L’esempio più luminoso è quello delle due finaliste di Europa League, l’Eintracht Francoforte e il Rangers Football Club: due squadre gloriose ma da tempo lontane dai riflettori, che sono state capaci di diffondere partita dopo una partita un’immagine maestosa di loro stesse, esprimendo la versione migliore della loro identità sportiva attraverso la fantasia e il supporto della Nordwestkurve del Deutsche Bank Park e della Broomloan Stand di Ibrox. Il colpo d’occhio, la viralità ottenuta sui social e l’ammirazione per l’atmosfera che alcune squadre sono state in grado di creare sono riusciti ad autoalimentare un movimento più diffuso, ispirando, se possibile, altre realtà sparse per l’Europa desiderose di non sfigurare e di dimostrare, anzi, tutto il loro potenziale.
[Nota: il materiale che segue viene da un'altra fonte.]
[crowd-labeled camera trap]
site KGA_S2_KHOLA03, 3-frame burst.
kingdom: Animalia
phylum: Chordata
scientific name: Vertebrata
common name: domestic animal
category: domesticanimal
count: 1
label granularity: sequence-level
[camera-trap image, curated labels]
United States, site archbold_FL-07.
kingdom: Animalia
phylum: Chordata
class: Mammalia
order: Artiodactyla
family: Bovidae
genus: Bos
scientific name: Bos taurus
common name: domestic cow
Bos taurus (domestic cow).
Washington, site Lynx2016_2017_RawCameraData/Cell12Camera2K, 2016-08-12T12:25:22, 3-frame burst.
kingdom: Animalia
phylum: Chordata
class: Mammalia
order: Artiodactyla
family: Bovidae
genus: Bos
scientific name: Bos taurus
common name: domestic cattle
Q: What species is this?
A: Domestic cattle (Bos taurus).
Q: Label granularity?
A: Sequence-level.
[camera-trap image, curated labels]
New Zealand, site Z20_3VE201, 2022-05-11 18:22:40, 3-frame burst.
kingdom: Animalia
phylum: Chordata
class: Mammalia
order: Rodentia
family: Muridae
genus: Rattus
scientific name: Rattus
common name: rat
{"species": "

Oltre al voler comunicare il sentimento di amore nei confronti dei propri colori e condividere il semplice fatto di esserci, tra i fattori di questa manifestazione di orgoglio può essere ricompreso anche il prolungato periodo di chiusura degli stadi, che ha represso per parecchi mesi le abitudini di tanti ultras. Originali coreografie sono state mostrate da squadre storicamente meno famose per questo genere di spettacoli come il Real Madrid, mentre sono state molto più frequenti nella Conference League, anche per via del fatto che tre club con tifoserie molto “calde” come Roma, Feyenoord e Olympique Marsiglia sono arrivati fino in fondo. In questi casi ha anche influito parecchio il set dove le coreografie sono state organizzate: lo Stadio Olimpico, il de Kuip e l’Orange Velodrome pieni di gente si sono infatti dimostrate delle location ideali.

In riferimento al contenuto delle coreografie si è visto praticamente di tutto: dediche a calciatori attualmente in rosa, simboli e frasi in latino, provocazioni a tifoserie rivali e anche contestazioni più serie ed esplicite come l’ormai ricorrente slogan “UEFA Mafia” apparso a Marsiglia. Non sono mancati gli omaggi a eventi o a personaggi del passato, vedi lo Zar Pietro il Grande ricordato dai supporters dello Zenit lo scorso ottobre, in occasione della gara contro la Juventus, o a bandiere appena decedute come Gerd Müller, celebrato sia dai tifosi del Bayern Monaco che da quelli dell’Eintracht.